Keyword: cluster, allowed options are:
any of Esd, Aod, Tru, Tag, Cnd Cluster the specified components into their own file, e.g., cluster={Esd, Aod}. By default, all components are clustered into the same file

The default is to cache nothing. All the options above all cumulable. That is, all possible combinations of the options can be passed as a tcl list. For example, one can do

lappend cndOptions "cndStoreOpt=CompositeVtx"
lappend cndOptions "cndStoreOpt=RecoP4"
lappend cndOptions "cndStoreOpt=CompositeP4"
lappend cndOptions "cndStoreOpt=Pion pi+ pi- p4"
lappend cndOptions "cndStoreOpt=Kaon K+  K-  p4"
lappend cndOptions "cndStoreOpt=Proton   p+  anti-p- p4"
lappend cndOptions "cndStoreOpt=B0   B0  anti-B0 p4 vtx"
lappend cndOptions "cndStoreOpt=D0   D0  anti-D0 p4 vtx"
lappend cndOptions "trkFitType=All"
lappend cndOptions "trkFitStorage=CandPoint"

... ...
runSkim	<stream> <package> 
            [outputColl] [components]
            [cndLists] [cndUsrData] [eventUsrData] 
            $cndOptions

FAQ

Q: Why should I use two different files, one for general production configuration and another one for my Physics Analysis configuration? I want to put everything in a single file!
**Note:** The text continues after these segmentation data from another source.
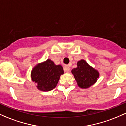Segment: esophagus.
Returning <instances> with one entry per match:
<instances>
[{
  "mask_svg": "<svg viewBox=\"0 0 126 126\" xmlns=\"http://www.w3.org/2000/svg\"><path fill=\"white\" fill-rule=\"evenodd\" d=\"M64 71H65V72H69L70 71V67L69 66H65L64 67Z\"/></svg>",
  "mask_w": 126,
  "mask_h": 126,
  "instance_id": "esophagus-1",
  "label": "esophagus"
}]
</instances>
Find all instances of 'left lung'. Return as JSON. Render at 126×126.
I'll return each mask as SVG.
<instances>
[{"label": "left lung", "mask_w": 126, "mask_h": 126, "mask_svg": "<svg viewBox=\"0 0 126 126\" xmlns=\"http://www.w3.org/2000/svg\"><path fill=\"white\" fill-rule=\"evenodd\" d=\"M78 86L81 88L86 89L93 85L99 77V72L90 66L84 60L77 62V67L71 71Z\"/></svg>", "instance_id": "8db88e82"}]
</instances>
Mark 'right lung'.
I'll return each mask as SVG.
<instances>
[{"label": "right lung", "mask_w": 126, "mask_h": 126, "mask_svg": "<svg viewBox=\"0 0 126 126\" xmlns=\"http://www.w3.org/2000/svg\"><path fill=\"white\" fill-rule=\"evenodd\" d=\"M64 71L62 66L55 65L51 60L37 64L31 72L32 80L37 84L40 91H49L56 87L62 74Z\"/></svg>", "instance_id": "add662e5"}]
</instances>
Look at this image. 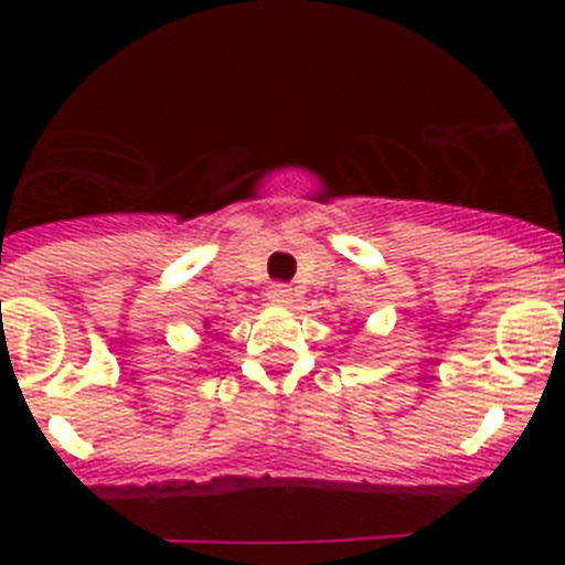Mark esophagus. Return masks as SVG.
Instances as JSON below:
<instances>
[{
	"label": "esophagus",
	"instance_id": "34e87169",
	"mask_svg": "<svg viewBox=\"0 0 565 565\" xmlns=\"http://www.w3.org/2000/svg\"><path fill=\"white\" fill-rule=\"evenodd\" d=\"M266 297H268V302H271V306H291V302H294V288L291 286H282V282H274V286H268Z\"/></svg>",
	"mask_w": 565,
	"mask_h": 565
}]
</instances>
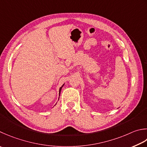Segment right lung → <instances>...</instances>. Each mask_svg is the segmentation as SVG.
Here are the masks:
<instances>
[{
	"mask_svg": "<svg viewBox=\"0 0 147 147\" xmlns=\"http://www.w3.org/2000/svg\"><path fill=\"white\" fill-rule=\"evenodd\" d=\"M64 85H63L60 88V89H59V96H60V91H61V89H62V88L63 87V86H64Z\"/></svg>",
	"mask_w": 147,
	"mask_h": 147,
	"instance_id": "add662e5",
	"label": "right lung"
}]
</instances>
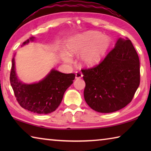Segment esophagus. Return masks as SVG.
<instances>
[{"label":"esophagus","instance_id":"34e87169","mask_svg":"<svg viewBox=\"0 0 151 151\" xmlns=\"http://www.w3.org/2000/svg\"><path fill=\"white\" fill-rule=\"evenodd\" d=\"M83 74H82L81 72H80V71H77V72H76V76H75V78L76 79L78 78H81L83 77Z\"/></svg>","mask_w":151,"mask_h":151}]
</instances>
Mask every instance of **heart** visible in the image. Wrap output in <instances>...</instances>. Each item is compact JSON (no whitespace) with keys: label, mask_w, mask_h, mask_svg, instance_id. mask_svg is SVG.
<instances>
[{"label":"heart","mask_w":151,"mask_h":151,"mask_svg":"<svg viewBox=\"0 0 151 151\" xmlns=\"http://www.w3.org/2000/svg\"><path fill=\"white\" fill-rule=\"evenodd\" d=\"M111 44V39L100 32L87 31L70 40L67 45L68 52L63 51L62 57L66 63H72L70 55L83 52L81 60L83 65L92 66L99 63Z\"/></svg>","instance_id":"b5f03b06"}]
</instances>
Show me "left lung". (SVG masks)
<instances>
[{"mask_svg": "<svg viewBox=\"0 0 151 151\" xmlns=\"http://www.w3.org/2000/svg\"><path fill=\"white\" fill-rule=\"evenodd\" d=\"M81 70L86 83V103L102 113L113 112L126 106L140 84L139 58L128 38H119L99 65Z\"/></svg>", "mask_w": 151, "mask_h": 151, "instance_id": "obj_1", "label": "left lung"}]
</instances>
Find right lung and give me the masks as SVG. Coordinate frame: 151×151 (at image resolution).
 Returning a JSON list of instances; mask_svg holds the SVG:
<instances>
[{"label":"right lung","mask_w":151,"mask_h":151,"mask_svg":"<svg viewBox=\"0 0 151 151\" xmlns=\"http://www.w3.org/2000/svg\"><path fill=\"white\" fill-rule=\"evenodd\" d=\"M35 39V37H30L22 46ZM14 56L12 60L10 81L18 103L23 109L35 113L48 114L55 111L60 105L65 92L73 83L75 74H65L52 68L38 83H24L17 76Z\"/></svg>","instance_id":"right-lung-1"}]
</instances>
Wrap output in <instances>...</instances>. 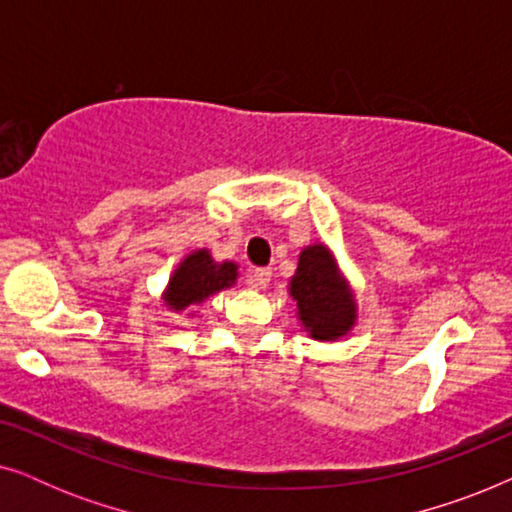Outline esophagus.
Returning a JSON list of instances; mask_svg holds the SVG:
<instances>
[{
	"label": "esophagus",
	"mask_w": 512,
	"mask_h": 512,
	"mask_svg": "<svg viewBox=\"0 0 512 512\" xmlns=\"http://www.w3.org/2000/svg\"><path fill=\"white\" fill-rule=\"evenodd\" d=\"M270 277H272L270 268H256V270H254V275L249 277V286H251V289H258V291L268 289Z\"/></svg>",
	"instance_id": "obj_1"
}]
</instances>
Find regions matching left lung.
Masks as SVG:
<instances>
[{"label": "left lung", "mask_w": 512, "mask_h": 512, "mask_svg": "<svg viewBox=\"0 0 512 512\" xmlns=\"http://www.w3.org/2000/svg\"><path fill=\"white\" fill-rule=\"evenodd\" d=\"M296 300V317L312 340L333 342L345 338L356 324V300L342 275L333 251L314 242L298 256L296 275L289 279Z\"/></svg>", "instance_id": "1"}]
</instances>
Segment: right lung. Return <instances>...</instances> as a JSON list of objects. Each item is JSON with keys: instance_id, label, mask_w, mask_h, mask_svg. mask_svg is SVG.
Masks as SVG:
<instances>
[{"instance_id": "obj_1", "label": "right lung", "mask_w": 512, "mask_h": 512, "mask_svg": "<svg viewBox=\"0 0 512 512\" xmlns=\"http://www.w3.org/2000/svg\"><path fill=\"white\" fill-rule=\"evenodd\" d=\"M237 263H216L209 249H195L181 258L177 270L163 291L167 310L184 312L188 307L205 303L209 296H216L223 289H230L237 282Z\"/></svg>"}]
</instances>
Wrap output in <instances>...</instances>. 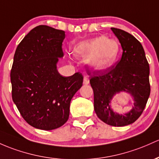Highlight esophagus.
Here are the masks:
<instances>
[{"label": "esophagus", "mask_w": 159, "mask_h": 159, "mask_svg": "<svg viewBox=\"0 0 159 159\" xmlns=\"http://www.w3.org/2000/svg\"><path fill=\"white\" fill-rule=\"evenodd\" d=\"M89 83H90V81H89L88 78V77L85 76L84 78V81H83V84H84V85H88Z\"/></svg>", "instance_id": "1"}]
</instances>
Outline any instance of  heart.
<instances>
[{
    "mask_svg": "<svg viewBox=\"0 0 159 159\" xmlns=\"http://www.w3.org/2000/svg\"><path fill=\"white\" fill-rule=\"evenodd\" d=\"M78 58L88 59L87 64L93 71H105L115 64L120 53V46L116 40L99 36L80 43L75 49Z\"/></svg>",
    "mask_w": 159,
    "mask_h": 159,
    "instance_id": "1",
    "label": "heart"
}]
</instances>
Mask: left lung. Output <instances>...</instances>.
Wrapping results in <instances>:
<instances>
[{"label": "left lung", "instance_id": "8db88e82", "mask_svg": "<svg viewBox=\"0 0 159 159\" xmlns=\"http://www.w3.org/2000/svg\"><path fill=\"white\" fill-rule=\"evenodd\" d=\"M121 45L123 53L116 66L102 72L88 71L93 90L94 110L107 125L123 127L130 125L141 116L149 94V66L140 42L121 29L111 28ZM121 92L130 94L134 103L127 113L119 114L112 109L113 97Z\"/></svg>", "mask_w": 159, "mask_h": 159}]
</instances>
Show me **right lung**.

A: It separates configuration aspects common to all the analysis in the area of interest of the package from your analysis-specific configurations.
For example, you may have more than one analysis using the same package thar may share the some tools and scripts. Or you may have different configurations for the same analysis, and you can switch from one to without modifying the existing configurations.